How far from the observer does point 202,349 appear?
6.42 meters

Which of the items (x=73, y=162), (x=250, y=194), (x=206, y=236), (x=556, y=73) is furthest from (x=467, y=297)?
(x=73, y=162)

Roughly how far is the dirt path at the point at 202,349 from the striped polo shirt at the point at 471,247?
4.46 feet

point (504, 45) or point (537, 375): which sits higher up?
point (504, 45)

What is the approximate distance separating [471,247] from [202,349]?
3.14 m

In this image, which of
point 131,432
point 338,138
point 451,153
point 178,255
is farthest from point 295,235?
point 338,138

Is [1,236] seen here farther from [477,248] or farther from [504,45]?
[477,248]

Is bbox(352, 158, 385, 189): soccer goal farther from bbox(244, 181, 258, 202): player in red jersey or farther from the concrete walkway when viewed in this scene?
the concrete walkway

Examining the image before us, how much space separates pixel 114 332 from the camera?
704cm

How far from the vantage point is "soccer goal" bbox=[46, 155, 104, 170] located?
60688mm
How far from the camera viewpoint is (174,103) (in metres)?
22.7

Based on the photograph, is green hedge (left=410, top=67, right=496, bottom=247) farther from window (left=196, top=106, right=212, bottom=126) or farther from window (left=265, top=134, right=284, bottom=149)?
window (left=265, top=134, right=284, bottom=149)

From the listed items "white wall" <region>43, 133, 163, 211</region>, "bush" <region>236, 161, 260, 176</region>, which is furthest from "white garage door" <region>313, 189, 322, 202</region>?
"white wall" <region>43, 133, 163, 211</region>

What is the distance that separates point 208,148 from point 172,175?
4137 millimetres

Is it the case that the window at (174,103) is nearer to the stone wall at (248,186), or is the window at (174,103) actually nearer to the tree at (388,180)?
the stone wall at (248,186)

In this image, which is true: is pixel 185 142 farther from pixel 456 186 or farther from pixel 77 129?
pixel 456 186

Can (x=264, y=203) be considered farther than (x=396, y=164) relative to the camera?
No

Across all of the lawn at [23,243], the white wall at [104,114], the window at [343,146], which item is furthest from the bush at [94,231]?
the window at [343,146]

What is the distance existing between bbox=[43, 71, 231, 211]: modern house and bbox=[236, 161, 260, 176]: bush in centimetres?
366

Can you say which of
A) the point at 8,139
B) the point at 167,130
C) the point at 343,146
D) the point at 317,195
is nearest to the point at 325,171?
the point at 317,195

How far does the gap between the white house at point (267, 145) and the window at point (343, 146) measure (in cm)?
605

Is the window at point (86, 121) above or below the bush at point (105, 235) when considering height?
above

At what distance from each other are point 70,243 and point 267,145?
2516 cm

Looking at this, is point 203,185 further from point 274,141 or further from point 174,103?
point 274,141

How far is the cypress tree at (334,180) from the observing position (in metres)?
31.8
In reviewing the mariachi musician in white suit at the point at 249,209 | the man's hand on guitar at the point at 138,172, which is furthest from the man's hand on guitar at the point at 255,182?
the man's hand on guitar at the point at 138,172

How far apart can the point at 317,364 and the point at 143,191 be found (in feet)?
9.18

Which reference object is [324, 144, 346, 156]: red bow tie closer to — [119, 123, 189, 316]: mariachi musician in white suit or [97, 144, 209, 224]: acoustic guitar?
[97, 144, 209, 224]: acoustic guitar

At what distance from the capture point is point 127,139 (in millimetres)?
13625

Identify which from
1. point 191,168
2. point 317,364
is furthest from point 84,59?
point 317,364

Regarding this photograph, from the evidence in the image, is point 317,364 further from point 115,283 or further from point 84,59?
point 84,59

▶ **PROMPT**: Through the last line of the entries above, beginning at the line containing "How far is the cypress", transcribe each line exactly, both ends included and nothing more.

▶ **TASK RESULT**:
How far is the cypress tree at (334,180) from the observing position (in metres)?
31.8
In reviewing the mariachi musician in white suit at the point at 249,209 | the man's hand on guitar at the point at 138,172, which is furthest from the man's hand on guitar at the point at 255,182?
the man's hand on guitar at the point at 138,172

How far apart can the point at 317,364 and the point at 143,191 be found (in feet)?
9.18

Which reference object is [324, 144, 346, 156]: red bow tie closer to — [119, 123, 189, 316]: mariachi musician in white suit or [97, 144, 209, 224]: acoustic guitar?
[97, 144, 209, 224]: acoustic guitar

At what distance from the capture point is point 127,139 (in millimetres)?
13625

Identify which from
1. point 191,168
2. point 317,364
is furthest from point 84,59?
point 317,364

Regarding this photograph, from the evidence in the image, is point 317,364 further from point 115,283 or further from point 84,59?
point 84,59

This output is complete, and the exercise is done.